▶ Exercise
Output the lines that follow exactly as they are.

(Spatial reasoning question data)

------------------------------------------------------------

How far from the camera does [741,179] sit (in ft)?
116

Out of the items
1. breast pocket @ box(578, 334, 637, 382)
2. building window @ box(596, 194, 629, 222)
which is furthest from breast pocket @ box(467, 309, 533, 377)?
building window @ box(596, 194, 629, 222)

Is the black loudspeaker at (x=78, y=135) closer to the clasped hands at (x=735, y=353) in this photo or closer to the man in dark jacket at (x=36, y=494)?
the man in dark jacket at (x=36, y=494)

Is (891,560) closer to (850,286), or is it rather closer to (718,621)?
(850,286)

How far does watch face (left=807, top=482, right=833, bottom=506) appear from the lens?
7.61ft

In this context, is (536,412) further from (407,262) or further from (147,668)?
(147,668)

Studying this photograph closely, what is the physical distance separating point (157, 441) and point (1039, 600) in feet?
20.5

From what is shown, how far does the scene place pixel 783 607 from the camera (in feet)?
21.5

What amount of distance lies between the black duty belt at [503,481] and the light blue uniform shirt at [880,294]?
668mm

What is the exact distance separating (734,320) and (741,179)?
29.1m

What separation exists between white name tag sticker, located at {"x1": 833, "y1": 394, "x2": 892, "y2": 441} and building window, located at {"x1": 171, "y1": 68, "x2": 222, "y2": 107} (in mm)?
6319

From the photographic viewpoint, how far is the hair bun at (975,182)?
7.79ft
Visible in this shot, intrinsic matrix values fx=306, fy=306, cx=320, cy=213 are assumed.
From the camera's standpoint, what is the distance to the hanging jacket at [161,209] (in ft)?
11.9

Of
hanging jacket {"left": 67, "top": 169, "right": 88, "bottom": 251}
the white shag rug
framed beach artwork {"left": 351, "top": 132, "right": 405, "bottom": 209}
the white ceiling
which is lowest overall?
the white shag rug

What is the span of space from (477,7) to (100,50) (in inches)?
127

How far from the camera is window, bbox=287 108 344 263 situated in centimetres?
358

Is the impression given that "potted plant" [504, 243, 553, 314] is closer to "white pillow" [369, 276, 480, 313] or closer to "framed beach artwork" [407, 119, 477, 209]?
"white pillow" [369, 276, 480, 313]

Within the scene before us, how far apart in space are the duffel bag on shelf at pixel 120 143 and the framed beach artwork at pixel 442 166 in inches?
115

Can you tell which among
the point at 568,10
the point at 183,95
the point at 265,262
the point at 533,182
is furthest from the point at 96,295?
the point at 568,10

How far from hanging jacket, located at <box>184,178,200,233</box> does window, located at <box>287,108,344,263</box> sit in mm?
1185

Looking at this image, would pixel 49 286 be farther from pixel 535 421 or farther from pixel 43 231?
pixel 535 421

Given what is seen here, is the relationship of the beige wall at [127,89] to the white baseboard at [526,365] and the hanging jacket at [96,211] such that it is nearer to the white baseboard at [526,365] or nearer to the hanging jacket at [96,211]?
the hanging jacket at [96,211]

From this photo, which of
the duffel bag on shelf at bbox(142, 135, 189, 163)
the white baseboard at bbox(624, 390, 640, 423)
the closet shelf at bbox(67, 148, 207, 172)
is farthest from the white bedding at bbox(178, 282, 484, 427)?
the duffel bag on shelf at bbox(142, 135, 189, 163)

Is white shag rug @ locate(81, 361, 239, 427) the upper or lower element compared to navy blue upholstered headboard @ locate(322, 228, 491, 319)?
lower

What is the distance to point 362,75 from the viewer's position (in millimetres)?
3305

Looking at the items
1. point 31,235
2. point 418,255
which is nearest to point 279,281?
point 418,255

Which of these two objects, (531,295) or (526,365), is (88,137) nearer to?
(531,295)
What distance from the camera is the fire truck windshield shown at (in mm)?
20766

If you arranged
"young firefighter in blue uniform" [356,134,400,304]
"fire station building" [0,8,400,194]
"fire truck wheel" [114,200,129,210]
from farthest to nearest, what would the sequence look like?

------------------------------------------------------------

▶ Solution to this exercise
How far from the camera does [741,179] sit (in ft)?
116

Out of the items
1. breast pocket @ box(578, 334, 637, 382)
2. building window @ box(596, 194, 629, 222)
which is furthest from breast pocket @ box(467, 309, 533, 377)?
building window @ box(596, 194, 629, 222)

Is the black loudspeaker at (x=78, y=135) closer to the clasped hands at (x=735, y=353) in this photo or closer to the man in dark jacket at (x=36, y=494)?
the man in dark jacket at (x=36, y=494)

Is (891,560) closer to (850,286), or is it rather closer to (718,621)?
(850,286)

How far does watch face (left=807, top=482, right=833, bottom=506) appear from the lens?
7.61ft

In this context, is (536,412) further from (407,262) or further from (147,668)?
(147,668)

Studying this photograph closely, what is the physical distance separating point (157, 441) and point (1039, 600) in feet?
20.5

From what is shown, how far does the scene place pixel 783 607 from the camera (in feet)?
21.5

What amount of distance lies between the black duty belt at [503,481] and the light blue uniform shirt at [880,294]?
668mm

What is the exact distance separating (734,320) and (741,179)?
29.1m

What separation exists between white name tag sticker, located at {"x1": 833, "y1": 394, "x2": 892, "y2": 441} and building window, located at {"x1": 171, "y1": 68, "x2": 222, "y2": 107} (in mm)?
6319

From the photographic viewpoint, how far is the hair bun at (975,182)?
7.79ft
Visible in this shot, intrinsic matrix values fx=306, fy=306, cx=320, cy=213 are assumed.
From the camera's standpoint, what is the distance to the hanging jacket at [161,209] (in ft)?
11.9

Of
hanging jacket {"left": 67, "top": 169, "right": 88, "bottom": 251}
the white shag rug
framed beach artwork {"left": 351, "top": 132, "right": 405, "bottom": 209}
the white ceiling
which is lowest overall?
the white shag rug

What is the span of space from (477,7) to (100,50) (in inches)?
127

How far from the camera is window, bbox=287 108 344 263 situated in centimetres?
358

Is the impression given that "potted plant" [504, 243, 553, 314] is closer to "white pillow" [369, 276, 480, 313] or closer to "framed beach artwork" [407, 119, 477, 209]?
"white pillow" [369, 276, 480, 313]

Within the scene before us, how far apart in space are the duffel bag on shelf at pixel 120 143 and the framed beach artwork at pixel 442 166 in inches?
115

Can you tell which among
the point at 568,10
the point at 183,95
the point at 265,262
the point at 533,182
is furthest from the point at 96,295?
the point at 568,10

How far from hanging jacket, located at <box>184,178,200,233</box> does window, located at <box>287,108,344,263</box> sit in mm?
1185

Looking at this image, would pixel 49 286 be farther from pixel 535 421 or farther from pixel 43 231?
pixel 535 421

Given what is seen here, is the relationship of the beige wall at [127,89] to the white baseboard at [526,365] and the hanging jacket at [96,211] such that it is nearer to the white baseboard at [526,365] or nearer to the hanging jacket at [96,211]?
the hanging jacket at [96,211]

From this photo, which of
the duffel bag on shelf at bbox(142, 135, 189, 163)
the white baseboard at bbox(624, 390, 640, 423)
the closet shelf at bbox(67, 148, 207, 172)
is farthest from the white bedding at bbox(178, 282, 484, 427)?
the duffel bag on shelf at bbox(142, 135, 189, 163)

Is white shag rug @ locate(81, 361, 239, 427) the upper or lower element compared to navy blue upholstered headboard @ locate(322, 228, 491, 319)?
lower

What is the distance to point 362,75 from the viewer's position (in millimetres)?
3305

Looking at the items
1. point 31,235
2. point 418,255
which is nearest to point 279,281?
point 418,255

Which of these two objects, (531,295) or (526,365), is (88,137) nearer to?
(531,295)
What distance from the camera is the fire truck windshield shown at (in mm)?
20766

If you arranged
"young firefighter in blue uniform" [356,134,400,304]
"fire station building" [0,8,400,194]
"fire truck wheel" [114,200,129,210]
from farthest to nearest, what would the sequence look like?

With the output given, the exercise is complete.